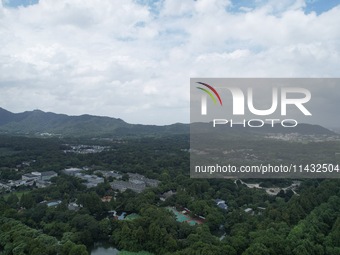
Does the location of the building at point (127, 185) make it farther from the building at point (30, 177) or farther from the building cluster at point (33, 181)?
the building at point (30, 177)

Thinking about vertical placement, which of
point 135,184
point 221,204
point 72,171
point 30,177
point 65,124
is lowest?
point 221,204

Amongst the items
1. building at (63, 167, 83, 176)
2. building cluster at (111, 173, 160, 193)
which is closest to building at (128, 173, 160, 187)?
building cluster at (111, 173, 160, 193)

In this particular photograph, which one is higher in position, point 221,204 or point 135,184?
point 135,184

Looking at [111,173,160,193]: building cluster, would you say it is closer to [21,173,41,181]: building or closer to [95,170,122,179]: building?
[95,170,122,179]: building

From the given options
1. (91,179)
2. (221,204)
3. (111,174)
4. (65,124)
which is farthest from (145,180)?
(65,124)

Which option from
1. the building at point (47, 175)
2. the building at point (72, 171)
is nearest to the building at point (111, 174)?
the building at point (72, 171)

==============================

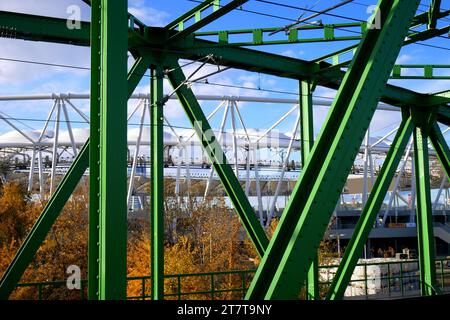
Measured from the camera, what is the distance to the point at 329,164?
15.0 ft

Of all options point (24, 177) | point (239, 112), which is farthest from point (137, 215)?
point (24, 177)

==============================

* WRITTEN EXERCISE
Pull out every line in the records above that contains the word "cluster" and copy each one in full.

* RESPONSE TO THIS TASK
Does the location of the building at point (127, 185) make it farther from the building at point (30, 177) or farther from the building cluster at point (33, 181)?
2. building cluster at (111, 173, 160, 193)
building cluster at (111, 173, 160, 193)
Looking at [111,173,160,193]: building cluster, would you say it is closer to [21,173,41,181]: building or closer to [95,170,122,179]: building?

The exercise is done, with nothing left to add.